Council of State: public rapporteur in favor of post-mortem sperm transfer

27/05/2016

On Friday May 27, 2016 France’s Council of State examined an appeal by a Spanish woman who is requesting the transfer of her deceased husband’s semen for post-mortem insemination, a practice which is prohibited in France. The public rapporteur did not oppose the transfer in light of the “very particular circumstances”.

In July 2015, Mariana Gonzalez-Gomez’s Italian husband, Nicola Turri died of cancer. At that time, the couple was living in Paris. He had had his sperm frozen prior to his first chemotherapy treatment in 2013. His lawyer explained that the couple had decided on Assisted Reproductive Technology (ART) treatment shortly before his death. Mr Turri had “left a kind of testament in which he wished for his wife to be able to use his semen after his death”. The young Spanish lady then requested retrieval of her husband’s sperm for a post-mortem insemination in Spain, where she currently lives, and where this practice is legally authorized.

The French Biomedicine Agency is opposed to sperm retrieval by CECOS at the Tenon hospital in Paris. French law only permits medically assisted reproduction (including artificial insemination) for male-female couples who are living and forbids post-mortem retrieval of sperm or embryos which must in theory be destroyed after the death of the patient.

The public rapporteur, Aurélie Bretonneau, referred to this situation as being an “exceptional” case, and recommended the export of cryogenic sperm “straws” to Spain. The pleadings of the lawyers and the Council of State were based on article 8 of the European Human Rights Convention on the right to a private and family life. According to one of the lawyers, “A refusal would be an infringement on a fundamental right, the right of having a child and of being a parent in the biological sense of the term.

The final decision of the Council of State will be known in a few days.

It is important to bear in mind that French law wants « the child’s interest to be the priority of the legislator” as stipulated by the Council of State during the 2011 revision of bioethical laws. The conditions for access to medically assisted reproduction should be as close as possible to natural reproductive functions. “To authorize post-mortem embryo transfer would jeopardize this fundamental requirement, (…) of giving a child, at the beginning of his life, a family with a father and a mother. To legalize this practice, even for a small number of cases, would have a major impact on family law.”    
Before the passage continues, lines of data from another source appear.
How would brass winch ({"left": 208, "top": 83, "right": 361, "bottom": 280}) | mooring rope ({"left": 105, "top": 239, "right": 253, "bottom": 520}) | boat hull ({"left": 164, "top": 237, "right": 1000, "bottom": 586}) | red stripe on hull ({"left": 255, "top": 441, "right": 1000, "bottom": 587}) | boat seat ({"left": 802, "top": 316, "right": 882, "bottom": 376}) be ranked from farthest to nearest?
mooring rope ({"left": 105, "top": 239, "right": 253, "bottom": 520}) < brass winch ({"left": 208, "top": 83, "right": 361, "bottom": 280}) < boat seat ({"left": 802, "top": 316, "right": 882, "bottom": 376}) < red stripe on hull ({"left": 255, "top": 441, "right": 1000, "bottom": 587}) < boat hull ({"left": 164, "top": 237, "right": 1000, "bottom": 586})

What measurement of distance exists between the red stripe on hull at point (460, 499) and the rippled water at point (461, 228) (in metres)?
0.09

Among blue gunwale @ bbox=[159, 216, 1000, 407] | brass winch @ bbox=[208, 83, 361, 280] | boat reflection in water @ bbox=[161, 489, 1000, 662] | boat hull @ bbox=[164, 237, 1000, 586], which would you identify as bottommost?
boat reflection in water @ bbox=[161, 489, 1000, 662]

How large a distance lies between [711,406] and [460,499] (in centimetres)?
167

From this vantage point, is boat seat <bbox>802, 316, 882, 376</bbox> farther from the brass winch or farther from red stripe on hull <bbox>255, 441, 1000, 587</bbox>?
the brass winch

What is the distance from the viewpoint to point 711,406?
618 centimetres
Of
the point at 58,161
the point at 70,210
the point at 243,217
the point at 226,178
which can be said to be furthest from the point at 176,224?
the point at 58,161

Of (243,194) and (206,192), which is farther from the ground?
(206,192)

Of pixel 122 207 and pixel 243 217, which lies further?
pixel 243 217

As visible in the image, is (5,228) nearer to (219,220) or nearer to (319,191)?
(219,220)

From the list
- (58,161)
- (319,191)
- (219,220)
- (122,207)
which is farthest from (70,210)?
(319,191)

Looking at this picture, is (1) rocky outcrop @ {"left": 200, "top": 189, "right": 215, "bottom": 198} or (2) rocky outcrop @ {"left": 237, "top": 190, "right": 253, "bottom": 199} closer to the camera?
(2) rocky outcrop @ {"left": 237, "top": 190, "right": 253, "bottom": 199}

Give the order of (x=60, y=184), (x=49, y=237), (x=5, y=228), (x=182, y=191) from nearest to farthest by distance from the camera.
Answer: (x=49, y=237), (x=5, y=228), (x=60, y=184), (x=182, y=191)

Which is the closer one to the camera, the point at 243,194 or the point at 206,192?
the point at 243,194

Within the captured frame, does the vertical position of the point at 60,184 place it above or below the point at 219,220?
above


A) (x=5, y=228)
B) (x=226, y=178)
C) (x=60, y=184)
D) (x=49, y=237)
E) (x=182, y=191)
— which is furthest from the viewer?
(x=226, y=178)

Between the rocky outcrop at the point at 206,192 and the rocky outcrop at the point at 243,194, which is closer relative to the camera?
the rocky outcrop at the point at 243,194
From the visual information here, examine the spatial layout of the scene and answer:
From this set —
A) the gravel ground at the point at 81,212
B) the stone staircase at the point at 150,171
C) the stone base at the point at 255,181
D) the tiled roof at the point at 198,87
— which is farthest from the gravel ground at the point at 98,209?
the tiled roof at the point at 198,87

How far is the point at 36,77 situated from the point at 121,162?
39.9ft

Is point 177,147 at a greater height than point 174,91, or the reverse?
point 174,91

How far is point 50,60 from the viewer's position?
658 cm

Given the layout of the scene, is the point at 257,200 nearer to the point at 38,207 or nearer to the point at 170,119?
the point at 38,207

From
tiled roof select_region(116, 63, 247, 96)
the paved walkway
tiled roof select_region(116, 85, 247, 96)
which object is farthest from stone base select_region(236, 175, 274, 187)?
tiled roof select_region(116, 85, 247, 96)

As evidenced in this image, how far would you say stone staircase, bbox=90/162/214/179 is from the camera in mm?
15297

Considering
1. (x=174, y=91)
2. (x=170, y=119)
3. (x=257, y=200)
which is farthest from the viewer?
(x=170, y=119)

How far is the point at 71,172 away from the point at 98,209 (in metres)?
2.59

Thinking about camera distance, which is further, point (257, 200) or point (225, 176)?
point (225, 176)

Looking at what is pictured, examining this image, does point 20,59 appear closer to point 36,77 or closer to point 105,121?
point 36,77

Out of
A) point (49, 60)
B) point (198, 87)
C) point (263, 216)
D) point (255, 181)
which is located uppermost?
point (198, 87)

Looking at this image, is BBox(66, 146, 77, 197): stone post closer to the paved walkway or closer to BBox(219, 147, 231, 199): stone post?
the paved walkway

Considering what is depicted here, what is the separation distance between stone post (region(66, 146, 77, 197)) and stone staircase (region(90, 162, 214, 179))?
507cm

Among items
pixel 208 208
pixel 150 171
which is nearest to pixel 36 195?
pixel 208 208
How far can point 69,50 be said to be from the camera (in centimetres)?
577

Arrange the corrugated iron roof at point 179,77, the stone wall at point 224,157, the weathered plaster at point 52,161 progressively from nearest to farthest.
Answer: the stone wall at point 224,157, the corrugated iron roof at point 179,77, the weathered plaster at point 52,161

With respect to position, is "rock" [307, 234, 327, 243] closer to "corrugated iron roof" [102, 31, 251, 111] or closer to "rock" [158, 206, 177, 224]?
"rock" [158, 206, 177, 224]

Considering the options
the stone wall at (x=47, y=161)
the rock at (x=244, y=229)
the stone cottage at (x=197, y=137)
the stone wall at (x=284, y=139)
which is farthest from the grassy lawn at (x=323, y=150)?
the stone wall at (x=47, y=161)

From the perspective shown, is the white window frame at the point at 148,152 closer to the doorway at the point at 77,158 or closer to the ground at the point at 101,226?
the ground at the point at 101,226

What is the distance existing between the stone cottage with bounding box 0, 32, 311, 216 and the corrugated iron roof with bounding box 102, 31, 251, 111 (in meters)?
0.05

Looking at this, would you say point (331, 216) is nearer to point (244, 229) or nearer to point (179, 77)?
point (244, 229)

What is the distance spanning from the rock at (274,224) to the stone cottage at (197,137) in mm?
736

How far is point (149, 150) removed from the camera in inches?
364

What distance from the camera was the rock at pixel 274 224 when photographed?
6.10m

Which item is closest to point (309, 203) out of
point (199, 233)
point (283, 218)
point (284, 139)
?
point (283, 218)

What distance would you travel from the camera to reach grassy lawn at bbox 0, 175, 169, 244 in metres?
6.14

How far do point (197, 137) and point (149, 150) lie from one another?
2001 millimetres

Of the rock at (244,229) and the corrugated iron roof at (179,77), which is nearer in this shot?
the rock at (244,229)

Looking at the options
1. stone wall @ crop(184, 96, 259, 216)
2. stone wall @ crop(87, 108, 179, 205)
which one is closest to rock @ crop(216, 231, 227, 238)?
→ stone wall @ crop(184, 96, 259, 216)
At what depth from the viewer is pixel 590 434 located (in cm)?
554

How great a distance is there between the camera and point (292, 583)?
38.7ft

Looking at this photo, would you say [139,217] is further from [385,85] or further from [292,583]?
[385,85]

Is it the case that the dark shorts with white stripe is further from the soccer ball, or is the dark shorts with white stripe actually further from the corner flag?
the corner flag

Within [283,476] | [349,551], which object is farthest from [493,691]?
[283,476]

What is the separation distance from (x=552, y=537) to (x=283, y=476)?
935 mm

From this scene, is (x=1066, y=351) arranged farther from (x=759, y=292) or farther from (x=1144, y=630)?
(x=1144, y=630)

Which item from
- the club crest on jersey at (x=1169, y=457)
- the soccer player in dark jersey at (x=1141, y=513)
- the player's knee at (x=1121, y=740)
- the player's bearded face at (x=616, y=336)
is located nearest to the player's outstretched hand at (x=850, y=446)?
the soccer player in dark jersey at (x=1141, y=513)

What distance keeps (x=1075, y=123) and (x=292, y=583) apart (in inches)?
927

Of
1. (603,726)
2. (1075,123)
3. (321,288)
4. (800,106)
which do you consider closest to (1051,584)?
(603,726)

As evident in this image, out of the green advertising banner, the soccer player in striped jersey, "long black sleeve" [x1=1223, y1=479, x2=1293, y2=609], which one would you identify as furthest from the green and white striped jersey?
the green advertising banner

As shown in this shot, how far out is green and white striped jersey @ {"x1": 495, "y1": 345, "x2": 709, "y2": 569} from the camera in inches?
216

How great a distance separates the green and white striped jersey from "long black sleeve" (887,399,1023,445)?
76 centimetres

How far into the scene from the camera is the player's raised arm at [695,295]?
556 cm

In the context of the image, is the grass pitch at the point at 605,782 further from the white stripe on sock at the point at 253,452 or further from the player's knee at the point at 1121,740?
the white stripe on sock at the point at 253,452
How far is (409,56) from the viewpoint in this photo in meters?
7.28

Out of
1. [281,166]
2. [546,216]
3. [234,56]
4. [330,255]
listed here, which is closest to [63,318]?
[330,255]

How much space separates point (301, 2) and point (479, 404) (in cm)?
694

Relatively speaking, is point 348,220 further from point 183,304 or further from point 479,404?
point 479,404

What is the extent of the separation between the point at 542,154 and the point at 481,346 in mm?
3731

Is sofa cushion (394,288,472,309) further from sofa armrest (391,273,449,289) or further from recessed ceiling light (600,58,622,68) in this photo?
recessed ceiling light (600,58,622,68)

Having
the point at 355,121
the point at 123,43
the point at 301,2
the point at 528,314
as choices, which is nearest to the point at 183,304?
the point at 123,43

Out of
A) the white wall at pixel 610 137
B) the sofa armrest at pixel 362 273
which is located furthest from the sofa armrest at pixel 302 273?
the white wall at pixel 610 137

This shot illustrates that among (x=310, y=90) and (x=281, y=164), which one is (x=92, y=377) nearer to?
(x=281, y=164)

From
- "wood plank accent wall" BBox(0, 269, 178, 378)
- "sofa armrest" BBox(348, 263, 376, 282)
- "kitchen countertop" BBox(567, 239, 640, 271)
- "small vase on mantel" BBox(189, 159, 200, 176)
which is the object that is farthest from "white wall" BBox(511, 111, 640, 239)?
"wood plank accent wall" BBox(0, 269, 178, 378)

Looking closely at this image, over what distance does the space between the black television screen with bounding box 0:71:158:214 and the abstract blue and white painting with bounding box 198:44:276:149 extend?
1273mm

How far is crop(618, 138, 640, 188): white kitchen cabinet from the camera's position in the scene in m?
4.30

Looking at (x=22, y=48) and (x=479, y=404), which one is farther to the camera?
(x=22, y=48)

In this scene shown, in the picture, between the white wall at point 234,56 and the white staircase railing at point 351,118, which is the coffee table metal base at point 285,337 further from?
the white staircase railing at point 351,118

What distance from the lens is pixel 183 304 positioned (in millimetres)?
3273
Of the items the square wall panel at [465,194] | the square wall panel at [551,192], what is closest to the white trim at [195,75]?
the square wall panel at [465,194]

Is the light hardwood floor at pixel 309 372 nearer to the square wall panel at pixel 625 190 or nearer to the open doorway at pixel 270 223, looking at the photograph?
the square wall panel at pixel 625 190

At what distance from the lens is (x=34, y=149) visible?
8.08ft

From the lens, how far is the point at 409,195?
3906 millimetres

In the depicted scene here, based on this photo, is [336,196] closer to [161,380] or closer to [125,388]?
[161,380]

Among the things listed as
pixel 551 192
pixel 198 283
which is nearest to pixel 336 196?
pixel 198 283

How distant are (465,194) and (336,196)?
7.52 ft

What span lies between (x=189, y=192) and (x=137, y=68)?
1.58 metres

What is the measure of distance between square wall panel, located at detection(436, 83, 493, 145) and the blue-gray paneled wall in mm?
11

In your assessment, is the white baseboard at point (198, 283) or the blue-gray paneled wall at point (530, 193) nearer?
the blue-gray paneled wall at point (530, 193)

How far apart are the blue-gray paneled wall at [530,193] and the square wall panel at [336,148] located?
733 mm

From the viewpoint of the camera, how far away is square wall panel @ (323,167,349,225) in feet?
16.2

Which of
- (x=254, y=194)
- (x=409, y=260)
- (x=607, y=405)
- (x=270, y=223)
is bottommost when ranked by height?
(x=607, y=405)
The public rapporteur’s position seems to endorse “the right to a child”, even if it is in very particular circumstances, and this is in contradiction to French law, and goes against the best interests of the child, who appears to be completely forsaken in this issue.

Is it really in the child’s interest to be deliberately conceived without a father (with sperm from a man, who is already dead,) during the mourning period following the father’s death? Five years earlier, France’s Counsel of State reminded in the previously cited report, that one of the profound reasons for their opposition to post-mortem transfer was that the “child born from post-mortem embryo retrieval might be exposed to factors which could contribute to imbalance or psychological hardship associated with the position of a child born out of grief”.